Segment Start: Supplied data
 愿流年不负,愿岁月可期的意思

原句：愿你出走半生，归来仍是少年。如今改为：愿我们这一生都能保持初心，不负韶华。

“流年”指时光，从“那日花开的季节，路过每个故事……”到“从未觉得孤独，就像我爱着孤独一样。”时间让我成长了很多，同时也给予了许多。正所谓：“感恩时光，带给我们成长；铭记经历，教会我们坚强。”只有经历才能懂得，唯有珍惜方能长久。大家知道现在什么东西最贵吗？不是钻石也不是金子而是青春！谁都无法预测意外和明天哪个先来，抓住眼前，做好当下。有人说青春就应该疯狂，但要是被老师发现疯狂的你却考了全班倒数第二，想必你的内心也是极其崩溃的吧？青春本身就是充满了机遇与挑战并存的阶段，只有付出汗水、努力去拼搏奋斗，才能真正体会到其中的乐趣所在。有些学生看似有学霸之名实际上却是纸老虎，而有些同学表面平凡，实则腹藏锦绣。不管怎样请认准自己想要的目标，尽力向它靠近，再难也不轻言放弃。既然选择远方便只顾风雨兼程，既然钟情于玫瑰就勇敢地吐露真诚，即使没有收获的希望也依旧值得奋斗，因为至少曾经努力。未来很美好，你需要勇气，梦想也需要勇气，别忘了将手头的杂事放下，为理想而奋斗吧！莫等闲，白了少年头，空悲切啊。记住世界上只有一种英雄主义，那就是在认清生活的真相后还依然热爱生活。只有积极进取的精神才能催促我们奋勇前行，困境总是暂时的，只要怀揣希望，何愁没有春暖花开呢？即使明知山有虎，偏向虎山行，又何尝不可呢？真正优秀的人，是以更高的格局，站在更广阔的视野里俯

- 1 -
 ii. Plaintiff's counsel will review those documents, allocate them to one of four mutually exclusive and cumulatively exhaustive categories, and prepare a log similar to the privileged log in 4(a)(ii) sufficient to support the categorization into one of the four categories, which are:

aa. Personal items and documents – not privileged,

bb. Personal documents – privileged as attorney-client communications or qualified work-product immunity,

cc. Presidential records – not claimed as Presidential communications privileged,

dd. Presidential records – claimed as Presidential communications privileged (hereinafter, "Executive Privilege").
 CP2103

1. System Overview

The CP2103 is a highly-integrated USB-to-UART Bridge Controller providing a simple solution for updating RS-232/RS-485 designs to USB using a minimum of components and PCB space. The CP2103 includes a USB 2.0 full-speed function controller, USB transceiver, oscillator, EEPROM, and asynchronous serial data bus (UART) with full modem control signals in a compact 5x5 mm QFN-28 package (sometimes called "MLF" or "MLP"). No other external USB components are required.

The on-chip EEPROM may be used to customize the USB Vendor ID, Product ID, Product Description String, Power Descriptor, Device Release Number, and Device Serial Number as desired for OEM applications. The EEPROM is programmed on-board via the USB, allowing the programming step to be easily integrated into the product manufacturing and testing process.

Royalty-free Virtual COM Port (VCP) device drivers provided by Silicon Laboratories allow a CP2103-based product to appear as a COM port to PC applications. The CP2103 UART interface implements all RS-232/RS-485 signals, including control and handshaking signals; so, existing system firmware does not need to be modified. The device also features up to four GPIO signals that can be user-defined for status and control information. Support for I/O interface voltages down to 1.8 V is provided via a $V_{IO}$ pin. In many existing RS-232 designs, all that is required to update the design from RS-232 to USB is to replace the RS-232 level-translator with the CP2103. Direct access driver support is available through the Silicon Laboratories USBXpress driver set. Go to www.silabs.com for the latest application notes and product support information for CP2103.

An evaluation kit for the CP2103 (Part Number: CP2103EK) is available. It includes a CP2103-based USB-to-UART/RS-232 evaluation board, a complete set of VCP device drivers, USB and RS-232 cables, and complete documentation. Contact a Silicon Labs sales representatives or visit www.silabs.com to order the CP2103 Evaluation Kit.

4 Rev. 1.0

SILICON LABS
Segment End: Supplied data
→ Task description:
What you write must match the records above line for line.

→ Task answer:
 愿流年不负,愿岁月可期的意思

原句：愿你出走半生，归来仍是少年。如今改为：愿我们这一生都能保持初心，不负韶华。

“流年”指时光，从“那日花开的季节，路过每个故事……”到“从未觉得孤独，就像我爱着孤独一样。”时间让我成长了很多，同时也给予了许多。正所谓：“感恩时光，带给我们成长；铭记经历，教会我们坚强。”只有经历才能懂得，唯有珍惜方能长久。大家知道现在什么东西最贵吗？不是钻石也不是金子而是青春！谁都无法预测意外和明天哪个先来，抓住眼前，做好当下。有人说青春就应该疯狂，但要是被老师发现疯狂的你却考了全班倒数第二，想必你的内心也是极其崩溃的吧？青春本身就是充满了机遇与挑战并存的阶段，只有付出汗水、努力去拼搏奋斗，才能真正体会到其中的乐趣所在。有些学生看似有学霸之名实际上却是纸老虎，而有些同学表面平凡，实则腹藏锦绣。不管怎样请认准自己想要的目标，尽力向它靠近，再难也不轻言放弃。既然选择远方便只顾风雨兼程，既然钟情于玫瑰就勇敢地吐露真诚，即使没有收获的希望也依旧值得奋斗，因为至少曾经努力。未来很美好，你需要勇气，梦想也需要勇气，别忘了将手头的杂事放下，为理想而奋斗吧！莫等闲，白了少年头，空悲切啊。记住世界上只有一种英雄主义，那就是在认清生活的真相后还依然热爱生活。只有积极进取的精神才能催促我们奋勇前行，困境总是暂时的，只要怀揣希望，何愁没有春暖花开呢？即使明知山有虎，偏向虎山行，又何尝不可呢？真正优秀的人，是以更高的格局，站在更广阔的视野里俯

- 1 -
 ii. Plaintiff's counsel will review those documents, allocate them to one of four mutually exclusive and cumulatively exhaustive categories, and prepare a log similar to the privileged log in 4(a)(ii) sufficient to support the categorization into one of the four categories, which are:

aa. Personal items and documents – not privileged,

bb. Personal documents – privileged as attorney-client communications or qualified work-product immunity,

cc. Presidential records – not claimed as Presidential communications privileged,

dd. Presidential records – claimed as Presidential communications privileged (hereinafter, "Executive Privilege").
 CP2103

1. System Overview

The CP2103 is a highly-integrated USB-to-UART Bridge Controller providing a simple solution for updating RS-232/RS-485 designs to USB using a minimum of components and PCB space. The CP2103 includes a USB 2.0 full-speed function controller, USB transceiver, oscillator, EEPROM, and asynchronous serial data bus (UART) with full modem control signals in a compact 5x5 mm QFN-28 package (sometimes called "MLF" or "MLP"). No other external USB components are required.

The on-chip EEPROM may be used to customize the USB Vendor ID, Product ID, Product Description String, Power Descriptor, Device Release Number, and Device Serial Number as desired for OEM applications. The EEPROM is programmed on-board via the USB, allowing the programming step to be easily integrated into the product manufacturing and testing process.

Royalty-free Virtual COM Port (VCP) device drivers provided by Silicon Laboratories allow a CP2103-based product to appear as a COM port to PC applications. The CP2103 UART interface implements all RS-232/RS-485 signals, including control and handshaking signals; so, existing system firmware does not need to be modified. The device also features up to four GPIO signals that can be user-defined for status and control information. Support for I/O interface voltages down to 1.8 V is provided via a $V_{IO}$ pin. In many existing RS-232 designs, all that is required to update the design from RS-232 to USB is to replace the RS-232 level-translator with the CP2103. Direct access driver support is available through the Silicon Laboratories USBXpress driver set. Go to www.silabs.com for the latest application notes and product support information for CP2103.

An evaluation kit for the CP2103 (Part Number: CP2103EK) is available. It includes a CP2103-based USB-to-UART/RS-232 evaluation board, a complete set of VCP device drivers, USB and RS-232 cables, and complete documentation. Contact a Silicon Labs sales representatives or visit www.silabs.com to order the CP2103 Evaluation Kit.

4 Rev. 1.0

SILICON LABS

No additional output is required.